A general view of downtown in Dubai, United Arab Emirates December 8, 2021.
Satish Kumar | Reuters
A $20,000 per night viewing experience for games
Dubai’s income does not only come from hotel stays and restaurants. Visitors to the emirate can rent superyachts costing tens of thousands of dollars per night to watch matches as they cruise the Persian Gulf.
Xclusive Yachts, the UAE’s largest private charter yacht company, offers its most lavish experience at sea for $20,000 per night on a tri-deck superyacht complete with a skydeck, onboard bar, sky lounge, five cabins and a chef with a Michelin star serving gourmet meals.
“We expect a more than 300% [rise] in yacht bookings in November and December mainly due to visitors for the World Cup and Qatar who are also looking for leisure activities in Dubai,” general manager Amit Patel told Doha News in October.
Akbar al-Baker (3rd-L), Qatar’s Tourism Minister and CEO of Qatar Airways, gives a press conference on the preparations for the Qatar 2022 FIFA World Cup, in the capital Doha on May 26, 2022, accompanied by Oman Air CEO Abdulaziz al -Raisi, Ghaith al-Ghaith, CEO of flydubai, and Captain Ibrahim Koshy, CEO of Saudi Arabian Airlines (SAUDIA).
Karim Jaafar | Afp | Getty Images
Air traffic is also skyrocketing – Dubai Airports announced in mid-November that as many as 120 shuttle flights will fly in and out of Dubai World Central airport each day between the tournament start and end dates of November 20 and December 18.
And on Monday, Flydubai CEO Ghaith Al Ghaith said nearly all of the airline’s shuttle flights to Doha on match day were at full capacity.
“This is a pattern that looks set to continue in the coming days and weeks,” Al Ghaith said.
Flydubai and Qatar Airways will jointly operate the match day shuttle between DWC and Doha. With the addition of flights from Dubai’s main airport, Dubai International (DXB), travelers can take a flight every 30 to 50 minutes.
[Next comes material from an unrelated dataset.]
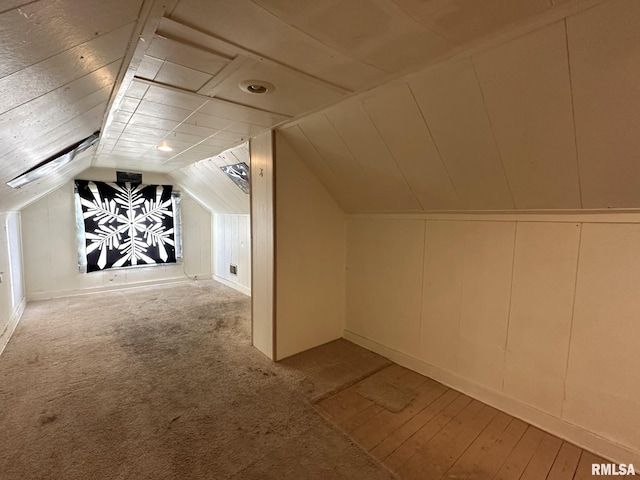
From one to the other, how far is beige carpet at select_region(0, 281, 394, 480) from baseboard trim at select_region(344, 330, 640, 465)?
0.92 ft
Demand for private jets is on the rise
But like everything in Dubai, there’s a luxury option if you’ve got the cash to spare: private jet charters have boomed, and some fans are willing to pay eye-watering sums to get to matches.
“We are definitely seeing a big increase in traffic between Dubai and Doha in the coming month,” Oleg Kafarov, portfolio development and communications director at Dubai-based private charter jet company Jetex, told CNBC.
Jetex offers two packages: a full private jet service priced at 240,000 UAE dirhams ($65,340) for up to 10 passengers, or individual seats priced at 29,000 dirhams ($7,895) each. The flight time between Dubai and Doha is approximately one hour.
The company has even decked out its VIP terminal at DWC airport like a World Cup fan zone, with a five-a-side football pitch and other themed decorations.
Despite the high prices, the demand for private flights is significantly higher than around this time last year, charter companies report, although the figures differ from airline to airline.
Ian Moore, chief commercial officer of private charter company VistaJet, says more than 70 of its executive jet flights to Qatar for competitions have already been booked.
“Obviously there are people waiting to see if their favorite team gets through the qualifying rounds,” Moore told Gulf News.
“We strongly encourage our customers to book with us as early as possible, even with a private jet. Given the restrictions and the number of flights Doha expects, you need to be well organized and structured.”